CRONICAS
› Por Juana Menna
La puerta del subte se abre y entran tres mujeres con una nena. Tienen los ojos rasgados y usan vestidos de fiesta con mangas de seda fruncidas hasta los codos, inapropiados para el calor de un mediodía en verano. Las más grandes ríen ajenas al clima y a la nena, de unos once años, que susurra canciones mientras balancea sus piernitas flacas con aburrimiento. Las mujeres llevan, además, un carro de compras vacío. Se bajan en la estación Juramento y caminan varias cuadras hasta desembocar en el Barrio Chino de Belgrano, allí donde comienza a celebrarse el año del búfalo.
El ritual del año nuevo chino dura 15 días. Es una celebración morosa, discreta, con sobres rojos que se deslizan bajo las puertas con buenos augurios. Pero nada más ajeno a la espiritualidad oriental que la calle Arribeños repleta de tenderetes y visitantes. Los vendedores no tienen tiempo para el recogimiento. Están ocupados en ofrecer mercancías de colores. Las tres mujeres y la nena se mezclan entre una multitud de familias porteñas narcotizadas por el exotismo de los chinos, que parecen no entender cuando alguien pide rebaja por media docena de alhajeros de porcelana. No es que pongan mala voluntad. Sólo está claro que los visitantes insistentes no les interesan. Pero lo hacen saber con una sonrisa tan natural, que quien los ve no puede dejar de sentir que ha pretendido quebrar un orden natural, inmutable, como el ciclo de las lluvias.

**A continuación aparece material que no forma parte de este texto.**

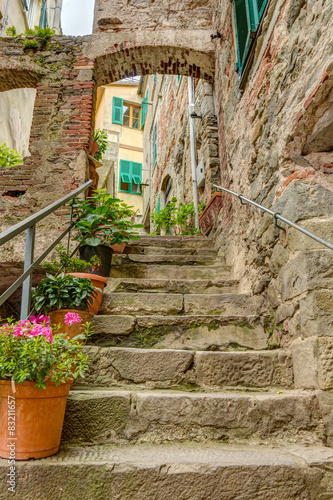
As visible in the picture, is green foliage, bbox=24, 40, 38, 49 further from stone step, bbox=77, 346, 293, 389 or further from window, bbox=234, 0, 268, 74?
stone step, bbox=77, 346, 293, 389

La calle también está repleta de tiendas de comida en oferta. Las mujeres del carrito compran vino de arroz en cuencos cerámicos, té de jazmín, leche de almendras, café frío enlatado, fuentes con pato laqueado y arrollados de verdura fritos, brotes de bambú, hongos. En el aire del Barrio Chino flota un olor a picor de pimienta, a azúcar quemada, a jengibre y anís.
Sin saberlo, son ellas quienes a su paso inician la ceremonia del dragón, que es como una larga marioneta dorada que cargan nueve varones mientras tocan el gong. El dragón visita cada negocio del barrio chino para derramar sus bendiciones de prosperidad. Pero son las mujeres vestidas de fiesta quienes entran primero y se llevan el carrito cargado de adornos de bisutería.
Sobre el final de la tarde toman el subte de vuelta a casa. Ya no hablan ni ríen. Sobre la falda de la nena descansa un gato de juguete adentro de una caja de celofán. Parado sobre sus cuartos traseros, balancea remolón una pata delantera. Es un modo de llamar a la suerte. Pero la suerte tiene sueño. También la niña, exhausta tras el bullicio de la calle Arribeños. Cierra los ojos. Sueña que un dragón dorado yace dormido a su lado en medio del cielo seco de lluvias. Ella lo arrulla con canciones de un grupo de música que se llama Miranda!, que son las que ella sabe, y el dragón parece complacido aunque no comprenda el idioma.